Governo decreta a situação de calamidade nas ilhas de Santo Antão, São Vicente, São Nicolau, Sal, Boa Vista, Maio, Santiago e Fogo. 
 
 A evolução da situação epidemiológica registada nas últimas semanas no país, particularmente nos últimos dias, evidencia um aumento considerável do número de novos casos diários de COVID-19 e, por conseguinte, o agravamento do risco de transmissão do vírus SARS-CoV-2.
 
Neste contexto, e com base nas conclusões e recomendações das autoridades de saúde, impõe-se a adoção de medidas de prevenção e contenção que nos permitam reverter este quadro epidemiológico, corrigir o nível de relaxamento que se tem vindo a observar, preservar a capacidade de resposta do sistema nacional de saúde e, desta forma, retomar a trajetória de recuperação que o país vinha consolidando.
 
O Ministro da Administração Interna, Paulo Rocha, em conferência de imprensa avançou as medidas  adotadas pelo Governo,  relativamente à reposição de limitações à prática e ao funcionamento das atividades que propiciam o ajuntamento de pessoas e, sobretudo, o contacto físico direto entre estas.
 
Neste sentido, nas ilhas em situação de calamidade:
• São encerradas as instalações e proibidas as atividades coletivas de desporto, de lazer e de diversão;
• São encerradas as instalações e proibidas as atividades públicas, artísticas e culturais, quando realizadas em condições que ultrapassem a lotação máxima de 150 pessoas, que favorecem a aglomeração de pessoas, que não garantem o distanciamento físico e não cumprem com as regras sanitárias especificamente aprovadas para o efeito;  
• Permanecem encerradas todas e quaisquer atividades de lazer e diversão em estabelecimentos com espaços utilizados para dança, nomeadamente discotecas, clubes, pub dancing e salões ou nos locais onde se realizem festas.
 
Na mesma senda, estão proibidas as festas, sejam privadas, públicas ou em espaços públicos, ainda que promovidas por ocasião do 1º de maio.

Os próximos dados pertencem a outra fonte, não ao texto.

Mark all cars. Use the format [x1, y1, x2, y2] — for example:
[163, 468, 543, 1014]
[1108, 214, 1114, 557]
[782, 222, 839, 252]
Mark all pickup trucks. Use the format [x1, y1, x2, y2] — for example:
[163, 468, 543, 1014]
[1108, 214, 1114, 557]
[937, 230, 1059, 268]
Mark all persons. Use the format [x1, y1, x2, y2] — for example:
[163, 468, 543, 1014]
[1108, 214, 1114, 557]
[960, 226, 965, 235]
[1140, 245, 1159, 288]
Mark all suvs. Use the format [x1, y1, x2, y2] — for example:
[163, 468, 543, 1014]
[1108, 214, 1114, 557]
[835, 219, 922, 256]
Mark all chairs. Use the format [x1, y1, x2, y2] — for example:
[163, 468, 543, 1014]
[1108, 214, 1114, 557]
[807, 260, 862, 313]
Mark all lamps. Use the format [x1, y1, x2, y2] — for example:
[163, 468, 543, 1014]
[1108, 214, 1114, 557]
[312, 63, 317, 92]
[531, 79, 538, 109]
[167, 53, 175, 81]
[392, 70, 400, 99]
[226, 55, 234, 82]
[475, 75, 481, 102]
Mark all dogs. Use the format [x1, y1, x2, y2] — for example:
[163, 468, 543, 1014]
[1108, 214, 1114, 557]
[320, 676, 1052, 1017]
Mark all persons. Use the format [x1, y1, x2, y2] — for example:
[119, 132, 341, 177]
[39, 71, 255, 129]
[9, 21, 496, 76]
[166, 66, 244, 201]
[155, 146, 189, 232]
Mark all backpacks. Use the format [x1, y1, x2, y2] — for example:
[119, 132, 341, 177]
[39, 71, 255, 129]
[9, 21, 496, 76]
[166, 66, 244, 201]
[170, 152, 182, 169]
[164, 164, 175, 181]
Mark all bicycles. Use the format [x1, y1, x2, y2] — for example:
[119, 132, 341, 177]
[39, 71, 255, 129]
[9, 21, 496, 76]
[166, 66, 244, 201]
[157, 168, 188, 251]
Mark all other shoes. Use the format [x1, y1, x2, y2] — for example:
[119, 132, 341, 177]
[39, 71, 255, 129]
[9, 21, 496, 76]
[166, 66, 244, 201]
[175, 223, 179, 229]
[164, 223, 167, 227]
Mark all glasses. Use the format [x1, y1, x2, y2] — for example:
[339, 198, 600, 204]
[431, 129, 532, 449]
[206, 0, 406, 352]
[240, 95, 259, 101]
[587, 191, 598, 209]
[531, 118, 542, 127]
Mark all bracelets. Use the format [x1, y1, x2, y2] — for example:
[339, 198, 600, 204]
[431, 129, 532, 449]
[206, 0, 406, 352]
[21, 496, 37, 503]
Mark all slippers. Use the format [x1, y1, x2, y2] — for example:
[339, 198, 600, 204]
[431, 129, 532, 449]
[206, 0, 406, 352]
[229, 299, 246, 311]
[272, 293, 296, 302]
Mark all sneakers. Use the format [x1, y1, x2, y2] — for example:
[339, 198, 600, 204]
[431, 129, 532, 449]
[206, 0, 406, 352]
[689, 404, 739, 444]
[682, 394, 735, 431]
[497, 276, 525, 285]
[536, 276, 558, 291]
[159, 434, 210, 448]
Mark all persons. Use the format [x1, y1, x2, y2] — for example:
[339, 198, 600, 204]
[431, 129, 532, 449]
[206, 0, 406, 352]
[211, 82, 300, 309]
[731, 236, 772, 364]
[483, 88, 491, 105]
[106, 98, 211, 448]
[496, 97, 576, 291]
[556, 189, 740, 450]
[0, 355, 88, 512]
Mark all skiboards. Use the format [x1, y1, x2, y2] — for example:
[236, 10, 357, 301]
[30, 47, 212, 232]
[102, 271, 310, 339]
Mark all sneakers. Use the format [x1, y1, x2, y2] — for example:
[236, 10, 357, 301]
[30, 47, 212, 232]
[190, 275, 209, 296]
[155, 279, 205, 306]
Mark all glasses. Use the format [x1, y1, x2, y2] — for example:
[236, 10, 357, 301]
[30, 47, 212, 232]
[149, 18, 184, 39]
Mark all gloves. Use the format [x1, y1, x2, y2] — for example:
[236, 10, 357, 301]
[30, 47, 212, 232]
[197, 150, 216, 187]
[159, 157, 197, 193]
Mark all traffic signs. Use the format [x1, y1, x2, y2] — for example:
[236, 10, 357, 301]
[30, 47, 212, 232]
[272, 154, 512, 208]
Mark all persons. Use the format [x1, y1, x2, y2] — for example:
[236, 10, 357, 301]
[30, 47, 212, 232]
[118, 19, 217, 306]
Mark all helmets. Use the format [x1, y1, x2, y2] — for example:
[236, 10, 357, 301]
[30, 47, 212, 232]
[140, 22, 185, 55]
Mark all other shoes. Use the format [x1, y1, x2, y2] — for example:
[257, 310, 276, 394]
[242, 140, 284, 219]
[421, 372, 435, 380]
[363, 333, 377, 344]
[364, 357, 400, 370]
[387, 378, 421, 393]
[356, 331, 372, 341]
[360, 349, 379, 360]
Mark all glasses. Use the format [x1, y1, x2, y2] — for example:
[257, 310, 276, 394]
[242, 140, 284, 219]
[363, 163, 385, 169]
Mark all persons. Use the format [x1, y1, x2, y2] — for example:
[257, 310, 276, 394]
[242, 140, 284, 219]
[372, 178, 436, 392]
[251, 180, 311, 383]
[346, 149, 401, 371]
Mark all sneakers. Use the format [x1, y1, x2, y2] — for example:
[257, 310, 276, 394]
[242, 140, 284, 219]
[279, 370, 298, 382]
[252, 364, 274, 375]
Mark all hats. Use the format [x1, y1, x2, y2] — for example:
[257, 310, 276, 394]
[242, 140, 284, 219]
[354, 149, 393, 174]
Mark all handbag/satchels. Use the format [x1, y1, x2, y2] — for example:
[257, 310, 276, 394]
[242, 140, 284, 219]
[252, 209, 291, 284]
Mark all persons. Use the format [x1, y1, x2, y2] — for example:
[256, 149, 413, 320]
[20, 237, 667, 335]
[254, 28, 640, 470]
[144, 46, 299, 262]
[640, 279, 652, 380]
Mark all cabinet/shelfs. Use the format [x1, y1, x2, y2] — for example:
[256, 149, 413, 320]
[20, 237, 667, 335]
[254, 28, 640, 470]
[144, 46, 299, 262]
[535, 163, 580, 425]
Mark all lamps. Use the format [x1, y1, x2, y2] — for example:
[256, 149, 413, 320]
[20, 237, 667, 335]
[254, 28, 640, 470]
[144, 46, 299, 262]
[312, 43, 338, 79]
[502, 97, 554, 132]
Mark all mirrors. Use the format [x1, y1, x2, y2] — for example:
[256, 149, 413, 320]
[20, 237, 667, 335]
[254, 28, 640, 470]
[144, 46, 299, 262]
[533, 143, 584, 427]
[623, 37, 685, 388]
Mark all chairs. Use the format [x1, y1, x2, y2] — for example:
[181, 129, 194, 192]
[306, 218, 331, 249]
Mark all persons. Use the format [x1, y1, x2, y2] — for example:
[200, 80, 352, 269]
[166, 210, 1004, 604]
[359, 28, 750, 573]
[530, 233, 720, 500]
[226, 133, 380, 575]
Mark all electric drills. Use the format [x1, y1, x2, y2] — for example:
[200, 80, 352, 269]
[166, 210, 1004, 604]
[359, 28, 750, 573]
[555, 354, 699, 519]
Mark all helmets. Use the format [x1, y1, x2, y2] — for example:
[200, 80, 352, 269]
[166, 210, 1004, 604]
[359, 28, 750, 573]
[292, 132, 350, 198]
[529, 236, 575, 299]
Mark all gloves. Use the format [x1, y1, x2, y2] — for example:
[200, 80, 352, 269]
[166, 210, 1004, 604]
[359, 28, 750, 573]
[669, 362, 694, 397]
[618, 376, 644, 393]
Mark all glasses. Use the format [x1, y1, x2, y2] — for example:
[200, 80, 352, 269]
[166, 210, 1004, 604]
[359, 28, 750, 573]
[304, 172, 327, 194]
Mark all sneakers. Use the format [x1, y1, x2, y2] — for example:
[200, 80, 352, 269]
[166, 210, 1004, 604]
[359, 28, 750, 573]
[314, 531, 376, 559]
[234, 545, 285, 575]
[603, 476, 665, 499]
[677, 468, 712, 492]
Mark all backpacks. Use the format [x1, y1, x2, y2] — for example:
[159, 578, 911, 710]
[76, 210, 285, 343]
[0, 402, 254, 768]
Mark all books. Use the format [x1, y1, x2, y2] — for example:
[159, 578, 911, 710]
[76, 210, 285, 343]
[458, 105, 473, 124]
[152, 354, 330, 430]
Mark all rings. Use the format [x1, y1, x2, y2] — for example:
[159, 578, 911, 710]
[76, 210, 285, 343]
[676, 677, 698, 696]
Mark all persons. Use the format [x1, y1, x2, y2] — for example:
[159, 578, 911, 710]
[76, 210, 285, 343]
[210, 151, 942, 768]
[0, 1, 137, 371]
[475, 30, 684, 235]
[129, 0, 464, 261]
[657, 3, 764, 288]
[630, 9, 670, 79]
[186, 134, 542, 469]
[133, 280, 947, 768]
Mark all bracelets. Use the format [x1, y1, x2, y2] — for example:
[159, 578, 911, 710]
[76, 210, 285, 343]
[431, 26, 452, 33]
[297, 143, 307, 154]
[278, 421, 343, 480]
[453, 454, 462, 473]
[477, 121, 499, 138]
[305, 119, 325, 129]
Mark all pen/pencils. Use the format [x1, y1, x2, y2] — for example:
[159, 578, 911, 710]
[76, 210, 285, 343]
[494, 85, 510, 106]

As celebrações do «Dia do Município» devem restringir-se ao ato solene ou a atividades que não sejam suscetíveis de promover a aglomeração de pessoas.
Os convívios em contexto familiar, em residências particulares, devem preferencialmente cingir-se aos coabitantes.
 
Relativamente a horários de funcionamento, nas ilhas em situação de calamidade:
• os estabelecimentos de consumo de bebidas alcoólicas, nomeadamente, bares e esplanadas, poderão funcionar até às 21h00;
• o atendimento ao público em restaurantes, locais de venda ou consumo de refeições rápidas e similares apenas é permitido até às 23h00, nas ilhas em situação de calamidade;
• os estabelecimentos autorizados a operar enquanto lounge bar podem funcionar até às 21h00, incluindo fins-de-semana e feriados; 
• os estabelecimentos comerciais, com exceção de farmácias e padarias, funcionam normalmente até às 20h30. Nas padarias, o atendimento ao público será permitido até às 21h00.
 
Por ora, a atividade balnear em todo o país fica condicionada à avaliação do IMP, que em função da situação epidemiológica particular de cada ilha e do nível de incumprimento das normas sanitárias, poderá inclusivamente determinar o encerramento de praias e zonas balneares.  
 
Sobre a situação da Cidade da Praia em concreto, o IMP irá decretar o encerramento das praias de Quebra Canela e Prainha , permitindo o seu acesso entre as 06 e as 08 horas da manhã. 
 
O Estado de Calamidade irá vigorar durante 30 dias, serão feitas avaliações semanais e quinzenais e se houver a necessidade de reforçar ainda mais as medidas serão reforçados. 
 
A inobservância, o incumprimento ou a violação das normas, condições de segurança sanitária ou de quaisquer medidas de prevenção específicas, estabelecidas ou determinadas pelas autoridades de saúde, constitui infração de natureza sanitária e pode acarretar a aplicação de sanções, designadamente, a revogação da declaração de conformidade sanitária e do respetivo selo, a suspensão da atividade, cancelamento da licença ou encerramento do espaço, conforme o caso.